HOW TO COMPLETE THIS TASK
Within the listing, each line that has the string "California" should be copied.

STORED DATA
* * *
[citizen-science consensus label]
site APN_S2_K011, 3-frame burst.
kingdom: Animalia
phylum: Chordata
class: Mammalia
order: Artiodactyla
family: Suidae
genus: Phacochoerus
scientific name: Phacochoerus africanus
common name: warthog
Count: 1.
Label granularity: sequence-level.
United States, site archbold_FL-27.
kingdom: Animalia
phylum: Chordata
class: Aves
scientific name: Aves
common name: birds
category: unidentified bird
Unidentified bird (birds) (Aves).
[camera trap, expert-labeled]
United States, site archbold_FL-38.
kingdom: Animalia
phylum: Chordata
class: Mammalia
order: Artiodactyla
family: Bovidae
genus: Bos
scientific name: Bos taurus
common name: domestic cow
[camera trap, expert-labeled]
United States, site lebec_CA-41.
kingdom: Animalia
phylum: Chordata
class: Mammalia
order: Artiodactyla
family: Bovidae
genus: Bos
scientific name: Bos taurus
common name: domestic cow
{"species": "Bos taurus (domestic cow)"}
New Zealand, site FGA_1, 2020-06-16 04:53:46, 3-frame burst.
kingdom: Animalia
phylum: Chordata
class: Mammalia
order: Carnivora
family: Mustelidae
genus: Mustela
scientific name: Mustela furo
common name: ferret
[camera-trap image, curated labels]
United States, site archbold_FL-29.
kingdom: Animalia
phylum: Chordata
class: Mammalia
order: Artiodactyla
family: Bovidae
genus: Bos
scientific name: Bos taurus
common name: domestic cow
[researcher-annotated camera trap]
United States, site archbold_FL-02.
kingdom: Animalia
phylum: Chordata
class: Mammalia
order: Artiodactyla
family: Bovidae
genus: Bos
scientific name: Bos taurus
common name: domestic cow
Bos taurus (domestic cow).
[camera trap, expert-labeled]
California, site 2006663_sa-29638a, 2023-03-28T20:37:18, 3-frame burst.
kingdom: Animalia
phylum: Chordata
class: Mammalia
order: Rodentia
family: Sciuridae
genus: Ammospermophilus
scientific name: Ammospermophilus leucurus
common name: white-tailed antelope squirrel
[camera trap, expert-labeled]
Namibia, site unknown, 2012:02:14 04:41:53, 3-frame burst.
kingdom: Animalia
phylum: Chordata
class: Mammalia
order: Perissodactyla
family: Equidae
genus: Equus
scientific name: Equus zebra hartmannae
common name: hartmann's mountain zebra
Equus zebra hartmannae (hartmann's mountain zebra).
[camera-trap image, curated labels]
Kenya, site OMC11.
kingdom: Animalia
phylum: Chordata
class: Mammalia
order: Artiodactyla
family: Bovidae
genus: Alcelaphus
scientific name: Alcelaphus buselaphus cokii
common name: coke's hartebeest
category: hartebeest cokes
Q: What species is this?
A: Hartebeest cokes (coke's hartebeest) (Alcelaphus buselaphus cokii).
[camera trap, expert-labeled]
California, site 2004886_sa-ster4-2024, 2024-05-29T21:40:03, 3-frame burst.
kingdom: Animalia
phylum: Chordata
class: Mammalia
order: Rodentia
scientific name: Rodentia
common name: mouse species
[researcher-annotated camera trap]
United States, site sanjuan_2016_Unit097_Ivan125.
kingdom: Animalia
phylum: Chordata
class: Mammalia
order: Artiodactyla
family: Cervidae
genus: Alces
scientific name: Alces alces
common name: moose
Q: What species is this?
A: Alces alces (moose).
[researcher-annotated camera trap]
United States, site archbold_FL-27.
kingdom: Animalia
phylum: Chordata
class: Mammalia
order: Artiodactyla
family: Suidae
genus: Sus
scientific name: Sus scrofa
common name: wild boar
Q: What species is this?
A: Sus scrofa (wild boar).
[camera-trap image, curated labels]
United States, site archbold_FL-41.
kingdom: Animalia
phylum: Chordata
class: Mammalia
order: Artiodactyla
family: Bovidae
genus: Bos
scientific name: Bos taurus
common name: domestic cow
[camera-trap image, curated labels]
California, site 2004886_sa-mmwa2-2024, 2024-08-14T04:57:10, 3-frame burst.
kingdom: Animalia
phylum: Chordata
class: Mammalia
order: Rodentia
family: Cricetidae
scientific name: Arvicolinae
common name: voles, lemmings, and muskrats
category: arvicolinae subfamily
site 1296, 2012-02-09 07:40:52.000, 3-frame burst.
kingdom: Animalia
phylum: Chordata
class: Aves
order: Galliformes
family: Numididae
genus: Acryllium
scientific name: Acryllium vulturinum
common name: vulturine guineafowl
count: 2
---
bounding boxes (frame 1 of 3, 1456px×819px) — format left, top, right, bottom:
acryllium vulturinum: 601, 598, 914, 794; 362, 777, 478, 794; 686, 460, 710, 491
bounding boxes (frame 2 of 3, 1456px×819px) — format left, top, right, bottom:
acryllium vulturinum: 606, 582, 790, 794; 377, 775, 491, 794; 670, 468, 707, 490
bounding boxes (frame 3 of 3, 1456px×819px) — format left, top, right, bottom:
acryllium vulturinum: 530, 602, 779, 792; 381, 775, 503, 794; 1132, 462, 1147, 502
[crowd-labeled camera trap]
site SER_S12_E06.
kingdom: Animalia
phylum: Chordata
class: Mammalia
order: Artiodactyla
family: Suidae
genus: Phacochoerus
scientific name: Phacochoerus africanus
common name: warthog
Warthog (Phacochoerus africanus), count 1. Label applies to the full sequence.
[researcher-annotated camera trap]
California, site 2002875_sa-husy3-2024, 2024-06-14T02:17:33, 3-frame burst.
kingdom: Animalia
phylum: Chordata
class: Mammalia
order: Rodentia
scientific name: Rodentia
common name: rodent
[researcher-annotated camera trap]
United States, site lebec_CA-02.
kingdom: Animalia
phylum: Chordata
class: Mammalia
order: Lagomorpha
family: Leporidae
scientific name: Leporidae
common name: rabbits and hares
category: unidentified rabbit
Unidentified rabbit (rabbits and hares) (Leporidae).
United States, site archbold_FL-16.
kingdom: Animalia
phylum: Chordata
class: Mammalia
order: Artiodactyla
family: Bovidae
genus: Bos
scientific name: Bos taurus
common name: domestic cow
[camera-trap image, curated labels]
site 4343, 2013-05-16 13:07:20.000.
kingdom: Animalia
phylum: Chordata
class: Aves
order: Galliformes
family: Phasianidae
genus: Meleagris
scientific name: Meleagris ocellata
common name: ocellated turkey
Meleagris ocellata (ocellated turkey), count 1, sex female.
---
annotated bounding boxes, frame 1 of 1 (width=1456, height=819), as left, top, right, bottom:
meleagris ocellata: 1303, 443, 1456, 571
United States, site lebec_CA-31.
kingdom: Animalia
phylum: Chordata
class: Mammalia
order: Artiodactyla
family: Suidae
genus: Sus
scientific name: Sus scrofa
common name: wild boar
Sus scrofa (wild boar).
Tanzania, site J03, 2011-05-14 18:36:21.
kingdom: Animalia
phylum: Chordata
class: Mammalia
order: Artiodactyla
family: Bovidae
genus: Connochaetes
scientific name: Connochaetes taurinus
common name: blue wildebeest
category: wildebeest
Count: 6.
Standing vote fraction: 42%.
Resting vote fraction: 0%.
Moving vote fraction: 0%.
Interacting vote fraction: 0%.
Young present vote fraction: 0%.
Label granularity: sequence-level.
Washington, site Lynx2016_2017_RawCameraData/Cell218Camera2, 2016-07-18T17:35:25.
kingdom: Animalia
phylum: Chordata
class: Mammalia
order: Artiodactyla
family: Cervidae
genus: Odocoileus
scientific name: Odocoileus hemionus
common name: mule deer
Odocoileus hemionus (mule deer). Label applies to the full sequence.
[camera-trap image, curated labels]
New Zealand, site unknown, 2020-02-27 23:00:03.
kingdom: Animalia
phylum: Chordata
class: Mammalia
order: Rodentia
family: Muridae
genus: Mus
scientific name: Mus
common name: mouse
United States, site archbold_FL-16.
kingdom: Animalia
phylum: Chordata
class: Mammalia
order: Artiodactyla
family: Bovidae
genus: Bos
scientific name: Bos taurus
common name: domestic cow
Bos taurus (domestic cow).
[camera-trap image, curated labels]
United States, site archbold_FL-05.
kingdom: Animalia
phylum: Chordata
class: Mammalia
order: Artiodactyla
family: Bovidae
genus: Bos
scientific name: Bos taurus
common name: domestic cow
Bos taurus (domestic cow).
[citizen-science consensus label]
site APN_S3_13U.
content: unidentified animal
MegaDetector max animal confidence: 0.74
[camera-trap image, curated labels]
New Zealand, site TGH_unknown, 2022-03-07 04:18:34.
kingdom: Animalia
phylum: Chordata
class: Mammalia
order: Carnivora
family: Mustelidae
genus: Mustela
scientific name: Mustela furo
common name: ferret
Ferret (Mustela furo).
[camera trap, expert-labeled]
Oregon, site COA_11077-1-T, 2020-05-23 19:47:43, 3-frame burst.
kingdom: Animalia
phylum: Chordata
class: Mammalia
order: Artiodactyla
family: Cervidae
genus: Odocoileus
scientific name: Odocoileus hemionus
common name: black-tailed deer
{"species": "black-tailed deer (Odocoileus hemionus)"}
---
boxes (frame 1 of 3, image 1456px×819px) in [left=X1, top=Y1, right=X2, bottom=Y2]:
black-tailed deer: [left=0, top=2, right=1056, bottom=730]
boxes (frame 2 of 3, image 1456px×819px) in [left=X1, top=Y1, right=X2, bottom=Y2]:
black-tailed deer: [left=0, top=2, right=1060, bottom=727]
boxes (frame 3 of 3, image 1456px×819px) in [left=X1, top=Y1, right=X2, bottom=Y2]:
* * *
SOLUTION
California, site 2006663_sa-29638a, 2023-03-28T20:37:18, 3-frame burst.
California, site 2004886_sa-ster4-2024, 2024-05-29T21:40:03, 3-frame burst.
California, site 2004886_sa-mmwa2-2024, 2024-08-14T04:57:10, 3-frame burst.
California, site 2002875_sa-husy3-2024, 2024-06-14T02:17:33, 3-frame burst.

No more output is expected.